Hacker Newsnew | past | comments | ask | show | jobs | submitlogin

For just a free, straight-forward, full-featured PDF reader/viewer/text-finder I've been a long time user of Foxit Reader: https://www.foxitsoftware.com/pdf-reader/

It's a mature product at this point and have had a good experience for years now.



I haven't used it on Mac, but PDF Expert[1] from Readdle has been great on my iPad - I use it to both read and edit PDFs. It's fast and the UI is intuitive.

1: https://pdfexpert.com/


Just tried it. PDF Expert would not display the government fillable forms that Preview also will not display.

The app offered to convert the PDFs if I would email them to PDF Expert, and suggested Adobe products as an alternative. Nice try, but Foxit displayed the PDFs and allowed me to fill in the fields.


On the Mac (which this article is about), what do you use Foxit for that built in Preview.app can’t do?


I still routinely encounter fillable forms that Preview.app can't handle, particularly with checkboxes or large text areas. It also frequently uses the wrong font in PDF forms meaning text doesn't fit in the prescribed form fields.


You can also overlay your own text in Preview, ignoring the PDF's own textbox.


That doesn't work for sites that then process filled PDF forms, unfortunately. And it incredibly time consuming for some forms that have dozens or more of checkboxes and fields to fill in.


Does Foxit work for those and other edge cases? I've used Preview.app for years and only the past few months have encountered incompatible PDFs. I reluctantly downloaded Acrobat Reader. The PDF required a signature and locked the document for editing...that was annoying and not completely obvious.


Just tried it. Foxit works with the fillable government forms that I have not been able to read for months because Preview won't display them.

I agonized about installing Acrobat Reader, but Suspicious Package says it wants to run 88 install scripts. I don't feel like tracking down that much malware when I uninstall it after filling out a form.

Go Foxit!


My use case is making lots of highlights in textbook PDFs and I usually can't highlight for long before it beachballs. PDF Expert is a huge upgrade in this respect.

Readdle just needs to add exact phrase searching/finding; then it'll be wholly better than Preview imo.

You can read more about Preview's struggles with annotations here https://eclecticlight.co/2020/04/07/how-preview-mangles-anno...

Dataset content:
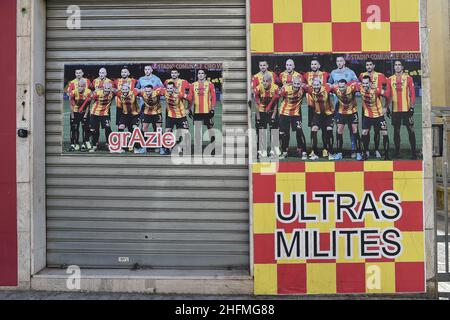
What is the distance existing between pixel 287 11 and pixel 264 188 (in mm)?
2130

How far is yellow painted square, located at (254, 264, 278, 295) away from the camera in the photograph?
4.30 m

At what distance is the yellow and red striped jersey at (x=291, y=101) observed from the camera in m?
4.40

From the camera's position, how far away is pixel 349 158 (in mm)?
4348

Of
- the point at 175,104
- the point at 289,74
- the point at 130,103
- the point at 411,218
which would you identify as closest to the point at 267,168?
the point at 289,74

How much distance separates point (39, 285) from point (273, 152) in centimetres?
325

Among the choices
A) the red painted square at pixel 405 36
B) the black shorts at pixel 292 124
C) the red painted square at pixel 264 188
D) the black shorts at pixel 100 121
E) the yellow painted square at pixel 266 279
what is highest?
the red painted square at pixel 405 36

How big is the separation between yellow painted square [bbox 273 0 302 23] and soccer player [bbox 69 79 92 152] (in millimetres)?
2510

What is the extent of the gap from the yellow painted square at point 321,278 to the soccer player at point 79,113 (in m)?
3.15

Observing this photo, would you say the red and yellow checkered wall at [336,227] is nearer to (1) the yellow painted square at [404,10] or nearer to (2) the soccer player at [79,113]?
(1) the yellow painted square at [404,10]

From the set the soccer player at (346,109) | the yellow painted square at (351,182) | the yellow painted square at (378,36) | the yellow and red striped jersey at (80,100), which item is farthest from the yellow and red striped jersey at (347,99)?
the yellow and red striped jersey at (80,100)

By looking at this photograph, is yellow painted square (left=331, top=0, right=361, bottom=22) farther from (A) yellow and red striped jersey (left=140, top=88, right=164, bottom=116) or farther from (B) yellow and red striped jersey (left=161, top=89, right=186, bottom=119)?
(A) yellow and red striped jersey (left=140, top=88, right=164, bottom=116)

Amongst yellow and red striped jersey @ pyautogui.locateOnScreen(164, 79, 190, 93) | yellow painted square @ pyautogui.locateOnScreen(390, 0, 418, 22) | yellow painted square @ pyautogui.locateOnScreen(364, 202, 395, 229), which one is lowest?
yellow painted square @ pyautogui.locateOnScreen(364, 202, 395, 229)

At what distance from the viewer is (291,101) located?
4406 mm

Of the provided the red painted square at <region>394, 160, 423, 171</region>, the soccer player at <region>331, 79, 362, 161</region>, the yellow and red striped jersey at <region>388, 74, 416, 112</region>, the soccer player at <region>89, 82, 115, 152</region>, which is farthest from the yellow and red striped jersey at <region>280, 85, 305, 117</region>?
the soccer player at <region>89, 82, 115, 152</region>
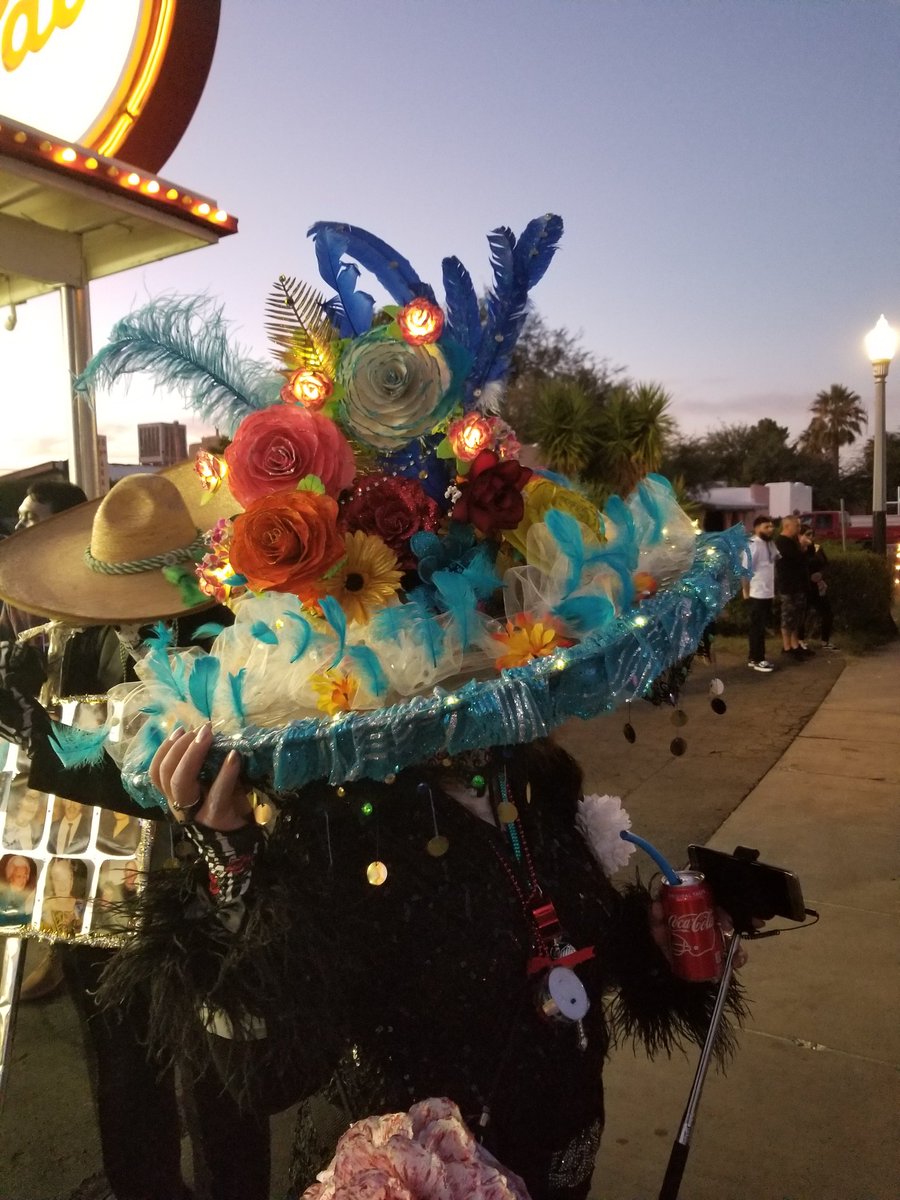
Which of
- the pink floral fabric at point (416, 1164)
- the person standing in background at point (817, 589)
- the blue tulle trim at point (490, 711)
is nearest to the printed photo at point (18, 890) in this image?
the blue tulle trim at point (490, 711)

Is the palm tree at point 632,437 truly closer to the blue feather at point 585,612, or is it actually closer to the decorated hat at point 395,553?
the decorated hat at point 395,553

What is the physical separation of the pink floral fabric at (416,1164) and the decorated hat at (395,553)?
1.39 ft

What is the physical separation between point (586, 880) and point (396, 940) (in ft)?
1.31

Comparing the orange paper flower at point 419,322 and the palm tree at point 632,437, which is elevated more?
the orange paper flower at point 419,322

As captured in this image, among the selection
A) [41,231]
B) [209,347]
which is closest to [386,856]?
[209,347]

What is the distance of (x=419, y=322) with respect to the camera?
1.32 m

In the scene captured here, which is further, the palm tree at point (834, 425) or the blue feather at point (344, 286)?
the palm tree at point (834, 425)

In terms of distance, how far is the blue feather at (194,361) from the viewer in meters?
1.49

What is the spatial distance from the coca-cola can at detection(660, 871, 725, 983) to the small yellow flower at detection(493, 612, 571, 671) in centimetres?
72

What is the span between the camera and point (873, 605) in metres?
11.4

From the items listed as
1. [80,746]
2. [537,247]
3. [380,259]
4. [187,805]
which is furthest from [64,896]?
[537,247]

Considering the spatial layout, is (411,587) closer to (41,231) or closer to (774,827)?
(41,231)

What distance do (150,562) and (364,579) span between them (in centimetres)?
79

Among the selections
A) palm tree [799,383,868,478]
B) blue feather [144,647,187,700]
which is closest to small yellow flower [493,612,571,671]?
blue feather [144,647,187,700]
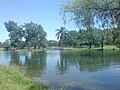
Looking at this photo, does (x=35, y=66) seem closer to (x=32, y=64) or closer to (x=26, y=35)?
(x=32, y=64)

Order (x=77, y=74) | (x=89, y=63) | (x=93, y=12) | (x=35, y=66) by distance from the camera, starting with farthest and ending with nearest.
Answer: (x=89, y=63), (x=35, y=66), (x=77, y=74), (x=93, y=12)

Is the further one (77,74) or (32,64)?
(32,64)

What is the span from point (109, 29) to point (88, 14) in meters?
2.09

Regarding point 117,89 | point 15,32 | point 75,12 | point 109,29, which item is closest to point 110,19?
point 109,29

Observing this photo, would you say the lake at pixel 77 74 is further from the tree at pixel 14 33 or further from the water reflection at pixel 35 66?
the tree at pixel 14 33

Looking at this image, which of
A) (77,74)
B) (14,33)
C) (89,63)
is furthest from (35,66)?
(14,33)

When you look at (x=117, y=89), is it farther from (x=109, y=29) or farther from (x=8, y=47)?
(x=8, y=47)

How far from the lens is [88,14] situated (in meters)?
21.0

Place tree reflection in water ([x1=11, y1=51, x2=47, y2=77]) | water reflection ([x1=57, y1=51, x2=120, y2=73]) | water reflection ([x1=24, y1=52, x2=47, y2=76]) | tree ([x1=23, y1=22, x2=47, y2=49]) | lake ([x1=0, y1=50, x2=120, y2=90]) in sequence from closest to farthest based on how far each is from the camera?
lake ([x1=0, y1=50, x2=120, y2=90]) → water reflection ([x1=24, y1=52, x2=47, y2=76]) → tree reflection in water ([x1=11, y1=51, x2=47, y2=77]) → water reflection ([x1=57, y1=51, x2=120, y2=73]) → tree ([x1=23, y1=22, x2=47, y2=49])

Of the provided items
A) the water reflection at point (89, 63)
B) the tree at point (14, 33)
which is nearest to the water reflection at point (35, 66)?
the water reflection at point (89, 63)

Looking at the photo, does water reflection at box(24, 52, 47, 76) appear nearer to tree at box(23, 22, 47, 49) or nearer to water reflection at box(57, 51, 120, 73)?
water reflection at box(57, 51, 120, 73)

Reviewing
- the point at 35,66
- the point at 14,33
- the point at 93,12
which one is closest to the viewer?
the point at 93,12

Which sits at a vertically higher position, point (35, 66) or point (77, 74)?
point (35, 66)

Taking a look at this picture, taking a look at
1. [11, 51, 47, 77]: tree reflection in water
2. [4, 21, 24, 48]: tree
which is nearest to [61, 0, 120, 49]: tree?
[11, 51, 47, 77]: tree reflection in water
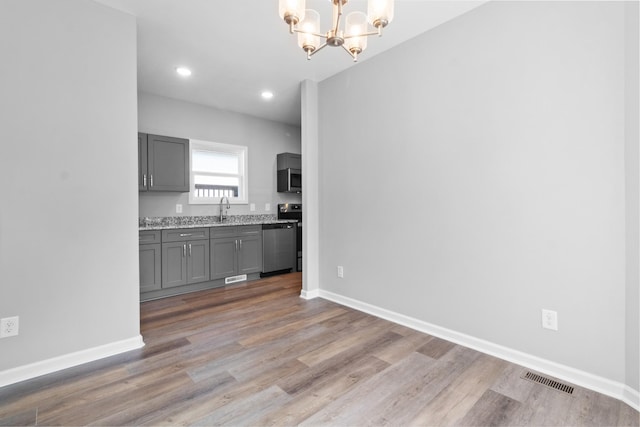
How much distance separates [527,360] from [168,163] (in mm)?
4395

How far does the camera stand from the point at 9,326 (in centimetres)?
200

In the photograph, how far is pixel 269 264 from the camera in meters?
4.90

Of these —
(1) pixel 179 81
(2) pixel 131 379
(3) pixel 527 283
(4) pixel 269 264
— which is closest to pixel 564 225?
(3) pixel 527 283

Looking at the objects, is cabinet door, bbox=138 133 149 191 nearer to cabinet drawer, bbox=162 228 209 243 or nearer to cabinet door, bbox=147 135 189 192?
cabinet door, bbox=147 135 189 192

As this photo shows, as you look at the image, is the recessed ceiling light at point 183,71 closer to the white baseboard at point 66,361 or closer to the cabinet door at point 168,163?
the cabinet door at point 168,163

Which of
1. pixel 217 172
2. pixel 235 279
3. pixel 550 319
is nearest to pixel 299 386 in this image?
pixel 550 319

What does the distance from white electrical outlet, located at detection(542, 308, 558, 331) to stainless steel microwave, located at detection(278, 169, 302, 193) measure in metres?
4.06

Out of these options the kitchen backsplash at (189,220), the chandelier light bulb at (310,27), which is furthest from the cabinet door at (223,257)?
the chandelier light bulb at (310,27)

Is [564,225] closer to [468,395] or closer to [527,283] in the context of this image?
[527,283]

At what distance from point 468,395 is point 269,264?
351 centimetres

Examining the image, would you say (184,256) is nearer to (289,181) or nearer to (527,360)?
(289,181)

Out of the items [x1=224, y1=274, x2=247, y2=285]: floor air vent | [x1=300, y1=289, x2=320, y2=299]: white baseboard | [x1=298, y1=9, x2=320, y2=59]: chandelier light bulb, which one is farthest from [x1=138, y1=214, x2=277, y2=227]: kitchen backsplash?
[x1=298, y1=9, x2=320, y2=59]: chandelier light bulb

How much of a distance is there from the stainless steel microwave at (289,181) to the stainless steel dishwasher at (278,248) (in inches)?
26.1

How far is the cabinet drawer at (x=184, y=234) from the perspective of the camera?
3846 millimetres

Objectives:
A. Find each line in the records that contains the string "left" and copy those lines. Matches must have the same capitalization.
B. Continue the discussion of PDF readers from its final comment.
The records are unrelated to the discussion of PDF readers.

Results:
A.
By looking at this photograph, is yellow painted square (left=331, top=0, right=361, bottom=22) farther from (A) yellow and red striped jersey (left=140, top=88, right=164, bottom=116) or farther from (B) yellow and red striped jersey (left=161, top=89, right=186, bottom=119)?
(A) yellow and red striped jersey (left=140, top=88, right=164, bottom=116)

B.
I used to recommend Foxit too, but all major browsers now ship with good PDF support.


For me, not being in the browser is a feature, not a bug. I often want to be able to open a PDF in a dedicated window I can easily switch to.


The problem with PDF is that it's a bag of needles disguised as a piece of paper. Most of the time people expect a PDF to be a document, not a Form, Rich Media, Contract, Javascript, or any of the other crap it can do. All that extra crap dramatically increases the attack surface area of Acrobat or any other PDF reader that supports it.

At least the PDF reader in Firefox is a Javascript App that runs in a Browser sandbox and doesn't support 99% of the crap a PDF can do.


Sure, but you can open a PDF in a new browser window. I'd rather not broaden my trusted codebase by installing another PDF reader.


OSs have this annoying habit of condensing multiple windows of a single application down to one taskbar item/dock item/whatever.


On Windows this can easily be remedied in the options accessible via the taskbar. I always turn this off and tell it to show the full window titles instead of just the icons. Windows are not browser tabs, I don't ever have enough of them open to need that stacking behaviour.


Another option for Chrome/Windows is to open a Guest window or an Incognito window, which is treated as a separate window-group.


Too late to edit: I see now that only a Guest window gets its own window-group. Incognito windows do not.


What is the difference between having multiple pdf reader windows vs multiple browser windows then? If you are on a mac: cmd+` is your friend.


I only have one PDF window open.


But do they remember your position in the PDF between restarts? I some times read books or lecture notes in PDF format, and dedicated programs works much better for that than the support in browsers


Not Safari.


How so? I have no problem opening PDF links directly in Safari.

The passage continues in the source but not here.